Monday, November 21, 2016

No, We Didn't Take It

Twisted Sister, a band I was lucky enough to be a fan of right up until they achieved national success has just finished their farewell tour. Lead singer Dee Snider just released a solo album and here was the review of it that I posted on Amazon:

I am an old time SMF of Twisted Sister. For me, this is the album that should have been the Twisted album that would have helped the band evolve after Stay Hungry. The calcified museum piece that Twisted has been for years at various festivals was the road that would have best been not taken. Forget for a moment the personnel dramas the band had to deal with, the better thing for Twisted, and the fans, would have been to evolve. The best of the rock bands, whatever genre, become that way by, carefully, adding new influences and new directions to their music. Bowie, The Stones, Led Zep, were all bands that Twisted took from, and their multi-faceted careers should have been the example for Twisted to follow.

Twisted wasn't a heavy metal band, though they played heavy metal. They weren't a glam band, though they looked like it. They weren't punks, but they played like them, at least in the clubs. They meteoric success of Stay Hungry wound up being the end of the creative life of the band.

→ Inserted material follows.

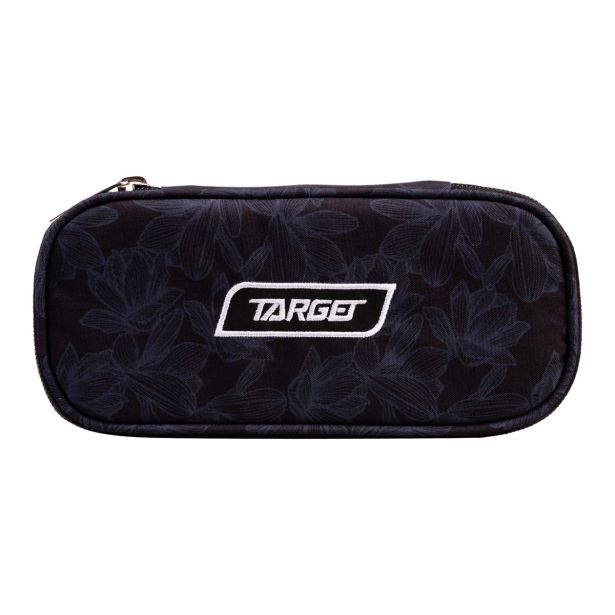 PERESNICA TARGET COMPACT SHADOW BLOOM 28674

If the band had the courage to branch out in new directions, who knows what greatness may have been achieved.

You may say that you must "give the people what they want". Pete Townshend predicted The Who would become a kind of lounge act, and to a large degree he proved precient. In a different realm, Steve Jobs said that you need to tell the people what they want. Apple's success proves that Jobs' insight is indisputable.

The fans will never push you forward. They will always clamor for "the greatest hits". Snider's "We Are the Ones" shows any erstwhile TS fans what might have been.